Looking for any old 8-bit Heathkit/Zenith software/hardware - http://heathkit.garlanger.com
While I have also often heard stories of the NSA having much more advanced equipment and techniques than the private sector, or at least than the non-classified private sector, in the case of quantum computing this is unlikely. First, it's a relatively new subject. Shore's algorithm, for example, was only discovered in the 80's. There really hasn't been enough time for them to get so far ahead. Second, the NSA is full mostly of mathematicians and computer scientsts, not physicists, so they really don't have the right staff for that. Third, most of the academic research is funded by the NSA.
Finally, though it's hard to say exactly how far this technology is from being useful (or alternately the probability that it will EVER be useful), it is probably safe to say it will be quite a while from now. Moreover, it is probably also safe to say that it only gets harder from here. Larger computations will involve the same problems as these only on larger scales plus a whole new, tougher, slew of problems that these avoid. These are chiefly quantum decoherence and entangling large numbers of quantum states.
Quantum decoherence is the loss of the special quantum information (quantum phase relations) that allows quantum computers to do their funky magic. This happens over time in any system that has any interaction with the outside world. I think these small calculations largely avoid this problem because they are reasonably fast. Larger ones involve more steps and thus will run up against these problems. Some error correcting quantum codes have been developed, but these involve even more qubits, which exaserbates the other problems, and are still largely in the formative stages.

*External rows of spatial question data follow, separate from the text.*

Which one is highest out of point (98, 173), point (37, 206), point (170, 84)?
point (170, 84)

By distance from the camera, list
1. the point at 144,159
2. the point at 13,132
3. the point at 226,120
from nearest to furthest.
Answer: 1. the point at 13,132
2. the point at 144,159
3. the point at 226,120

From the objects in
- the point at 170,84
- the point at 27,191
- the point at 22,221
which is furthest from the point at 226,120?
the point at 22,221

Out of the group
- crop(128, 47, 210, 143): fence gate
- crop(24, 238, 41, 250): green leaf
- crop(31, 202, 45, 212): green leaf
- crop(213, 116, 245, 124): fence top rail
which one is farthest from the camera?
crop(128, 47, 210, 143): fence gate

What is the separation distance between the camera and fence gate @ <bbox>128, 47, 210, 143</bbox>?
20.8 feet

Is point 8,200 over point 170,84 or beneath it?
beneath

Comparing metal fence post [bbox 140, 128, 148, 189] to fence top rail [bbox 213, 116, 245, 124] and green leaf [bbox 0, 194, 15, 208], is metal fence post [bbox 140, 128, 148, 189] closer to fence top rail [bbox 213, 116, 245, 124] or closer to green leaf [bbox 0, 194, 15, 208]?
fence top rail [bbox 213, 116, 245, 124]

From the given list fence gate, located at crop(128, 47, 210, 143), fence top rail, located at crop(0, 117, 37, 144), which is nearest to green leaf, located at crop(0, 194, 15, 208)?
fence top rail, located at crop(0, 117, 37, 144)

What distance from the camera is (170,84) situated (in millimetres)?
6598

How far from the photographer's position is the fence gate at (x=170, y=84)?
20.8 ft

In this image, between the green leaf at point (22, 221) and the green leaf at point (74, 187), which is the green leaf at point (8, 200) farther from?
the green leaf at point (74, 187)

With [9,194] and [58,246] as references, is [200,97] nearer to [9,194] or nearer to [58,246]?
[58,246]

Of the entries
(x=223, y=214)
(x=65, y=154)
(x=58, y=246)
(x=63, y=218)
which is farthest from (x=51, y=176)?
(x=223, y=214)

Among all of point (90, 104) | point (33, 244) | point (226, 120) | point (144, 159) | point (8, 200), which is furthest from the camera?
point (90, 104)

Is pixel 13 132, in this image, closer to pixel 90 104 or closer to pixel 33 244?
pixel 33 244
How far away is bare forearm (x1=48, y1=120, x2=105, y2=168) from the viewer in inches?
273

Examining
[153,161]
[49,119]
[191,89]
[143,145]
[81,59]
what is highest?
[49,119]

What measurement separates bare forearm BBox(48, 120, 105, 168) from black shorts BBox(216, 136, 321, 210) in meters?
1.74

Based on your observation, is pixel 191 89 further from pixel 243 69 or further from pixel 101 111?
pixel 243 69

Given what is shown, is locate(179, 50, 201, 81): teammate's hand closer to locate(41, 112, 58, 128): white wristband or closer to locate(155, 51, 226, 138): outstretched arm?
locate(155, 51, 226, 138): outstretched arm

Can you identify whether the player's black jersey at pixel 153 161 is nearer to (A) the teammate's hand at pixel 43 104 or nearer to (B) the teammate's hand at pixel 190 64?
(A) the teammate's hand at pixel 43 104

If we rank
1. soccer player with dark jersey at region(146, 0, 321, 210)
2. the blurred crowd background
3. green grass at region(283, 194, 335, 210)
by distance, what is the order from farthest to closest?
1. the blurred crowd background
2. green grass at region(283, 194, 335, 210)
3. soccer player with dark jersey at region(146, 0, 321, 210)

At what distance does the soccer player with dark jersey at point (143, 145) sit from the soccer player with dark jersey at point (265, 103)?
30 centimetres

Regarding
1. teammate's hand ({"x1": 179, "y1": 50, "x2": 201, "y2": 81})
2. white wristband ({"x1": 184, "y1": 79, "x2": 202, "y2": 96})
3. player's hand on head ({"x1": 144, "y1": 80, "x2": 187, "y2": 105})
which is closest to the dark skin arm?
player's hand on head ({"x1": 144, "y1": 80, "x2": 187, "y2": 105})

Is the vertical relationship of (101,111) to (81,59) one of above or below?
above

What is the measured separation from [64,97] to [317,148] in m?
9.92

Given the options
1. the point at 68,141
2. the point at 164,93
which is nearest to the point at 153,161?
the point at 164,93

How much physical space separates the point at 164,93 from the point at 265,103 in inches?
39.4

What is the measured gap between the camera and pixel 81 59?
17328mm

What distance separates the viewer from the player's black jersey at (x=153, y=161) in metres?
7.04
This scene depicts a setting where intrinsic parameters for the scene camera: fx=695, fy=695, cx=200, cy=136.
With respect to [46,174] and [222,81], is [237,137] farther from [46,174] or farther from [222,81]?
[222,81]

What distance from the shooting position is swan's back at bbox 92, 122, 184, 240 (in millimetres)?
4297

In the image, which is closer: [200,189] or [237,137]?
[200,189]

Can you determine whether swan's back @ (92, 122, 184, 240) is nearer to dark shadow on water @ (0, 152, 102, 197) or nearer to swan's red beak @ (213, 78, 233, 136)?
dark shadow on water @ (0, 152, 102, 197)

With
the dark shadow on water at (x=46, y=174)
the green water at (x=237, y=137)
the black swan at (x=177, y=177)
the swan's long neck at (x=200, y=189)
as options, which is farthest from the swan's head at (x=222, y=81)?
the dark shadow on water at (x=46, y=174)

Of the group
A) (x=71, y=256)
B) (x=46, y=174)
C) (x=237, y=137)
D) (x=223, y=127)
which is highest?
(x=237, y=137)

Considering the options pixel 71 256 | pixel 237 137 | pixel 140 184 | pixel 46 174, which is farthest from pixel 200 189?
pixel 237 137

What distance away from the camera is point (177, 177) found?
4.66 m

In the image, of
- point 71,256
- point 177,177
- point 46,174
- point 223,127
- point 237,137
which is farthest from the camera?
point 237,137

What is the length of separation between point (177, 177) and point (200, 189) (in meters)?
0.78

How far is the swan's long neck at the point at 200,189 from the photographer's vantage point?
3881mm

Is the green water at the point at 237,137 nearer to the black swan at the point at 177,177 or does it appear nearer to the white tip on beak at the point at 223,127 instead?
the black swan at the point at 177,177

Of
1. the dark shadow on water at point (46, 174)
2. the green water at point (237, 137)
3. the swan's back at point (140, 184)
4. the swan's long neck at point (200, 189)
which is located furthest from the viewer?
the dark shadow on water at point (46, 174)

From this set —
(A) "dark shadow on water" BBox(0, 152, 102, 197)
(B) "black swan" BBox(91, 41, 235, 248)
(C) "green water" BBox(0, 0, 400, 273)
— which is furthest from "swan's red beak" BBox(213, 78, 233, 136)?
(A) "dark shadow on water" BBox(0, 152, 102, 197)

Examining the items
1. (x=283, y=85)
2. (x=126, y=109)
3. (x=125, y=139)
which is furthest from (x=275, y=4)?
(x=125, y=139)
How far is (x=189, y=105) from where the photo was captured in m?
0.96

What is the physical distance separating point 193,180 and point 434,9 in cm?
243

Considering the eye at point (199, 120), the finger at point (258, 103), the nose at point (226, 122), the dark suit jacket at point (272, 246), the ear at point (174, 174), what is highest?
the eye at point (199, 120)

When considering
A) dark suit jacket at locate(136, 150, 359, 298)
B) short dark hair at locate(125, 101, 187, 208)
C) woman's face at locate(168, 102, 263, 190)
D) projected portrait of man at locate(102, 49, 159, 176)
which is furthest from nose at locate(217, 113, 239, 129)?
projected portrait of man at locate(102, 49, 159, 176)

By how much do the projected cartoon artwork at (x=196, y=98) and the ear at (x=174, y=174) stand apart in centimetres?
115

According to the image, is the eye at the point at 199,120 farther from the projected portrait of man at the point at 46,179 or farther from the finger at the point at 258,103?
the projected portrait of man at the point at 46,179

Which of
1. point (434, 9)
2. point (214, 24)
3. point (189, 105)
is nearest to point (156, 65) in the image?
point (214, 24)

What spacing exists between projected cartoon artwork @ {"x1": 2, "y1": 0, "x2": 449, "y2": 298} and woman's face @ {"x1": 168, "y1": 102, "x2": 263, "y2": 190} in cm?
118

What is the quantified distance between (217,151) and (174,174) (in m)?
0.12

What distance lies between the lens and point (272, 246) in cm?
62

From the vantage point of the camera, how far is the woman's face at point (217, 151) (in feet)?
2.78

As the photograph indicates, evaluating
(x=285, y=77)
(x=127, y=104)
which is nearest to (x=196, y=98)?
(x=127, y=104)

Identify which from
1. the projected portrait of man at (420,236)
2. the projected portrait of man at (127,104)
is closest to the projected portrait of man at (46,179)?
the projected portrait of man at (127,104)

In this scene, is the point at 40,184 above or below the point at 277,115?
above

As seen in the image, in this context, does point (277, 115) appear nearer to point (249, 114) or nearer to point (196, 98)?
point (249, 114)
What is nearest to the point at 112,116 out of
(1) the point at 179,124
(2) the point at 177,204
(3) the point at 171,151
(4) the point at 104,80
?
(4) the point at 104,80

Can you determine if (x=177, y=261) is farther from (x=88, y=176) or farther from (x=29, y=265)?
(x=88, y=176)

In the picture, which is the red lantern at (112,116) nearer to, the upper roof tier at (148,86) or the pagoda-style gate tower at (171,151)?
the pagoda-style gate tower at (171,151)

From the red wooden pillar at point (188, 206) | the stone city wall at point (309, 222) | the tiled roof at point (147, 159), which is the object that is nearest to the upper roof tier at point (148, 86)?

The other big hurdle is entangling much larger numbers of particles in one state. These take advantage of the interactions between different nuclei in the same molecule. Once you need many more qubits, you will need to come up with a more general scheme for entangling the quantum states, because it's unlikely that you'll be able to engineer a molicule for the purpose. Also, the bigger you make your system, the more strongly it interacts with the outside world and the worse decoherence becomes....Life's a bitch, ain't it?
So, I think this is really exciting and quantum computers have great promise, but I don't expect to have a quantum co-processor in my PC any time soon, nor do I really think it's likely that the NSA has a quantum supercomputer sitting in the back room decrypting my credit card information.
"You call it a new way of thinking; I call it regression to ignorance!" -- Operation Ivy
Quantum computing could conceivably obsolete public key (asymmetric) cryptography. However it doesn't break conventional cryptography. A sufficiently strong quantum computer can turn an O(f(n)) computation into O(f(sqrt(n)) but that's all. For example, it could break a 56-bit key in 2**28 steps instead of 2**56 steps. That means 128-bit keys could conceivably be broken by quantum computers (in 2**64 steps). However, by doubling the key length (say to 256 bits) you get the security against quantum computers that you now get against conventional computers.
If we don't get a more secure encryption system out before the real quantum big guns come out, e-commerce etc is basically stuffed.
Actually one of the flaws in NMR quantum computation is that the signal strength used for measurement decreases exponetially with the addition of more qubits. That's pretty fundamental.
:wq
Just some specific problems like factoring.
For GENERAL brute force search type problems
the speedup is as I described. See the articles
at qubit.org for more info.
It doesn't. The thing about Shor's algorithm is that, as initially written up, it factors an L bit number on a 3L q-bit quantum computer in polynomial time (O(L^3), I think). Obviously IBM have tweaked it a bit to get down from 12 (3*4) to 7 qbits, but even so, going from 4 bits to say 1024 would require 256 times as many qbits (the hard part) and 256^3= 16 million times as much time (not a big problem).
In contrast existing non-quantum techniques take O(e((log L)^(2/3)*(L)^(1/3))) time on a computer of fixed word size. To go from 4 bits to 1024 increases the run time by a factor of something like 10^18.
More to the point, on quantum computers, the race between prime finding, and so key pair generation, and factoring and so code-breaking is much less uneven.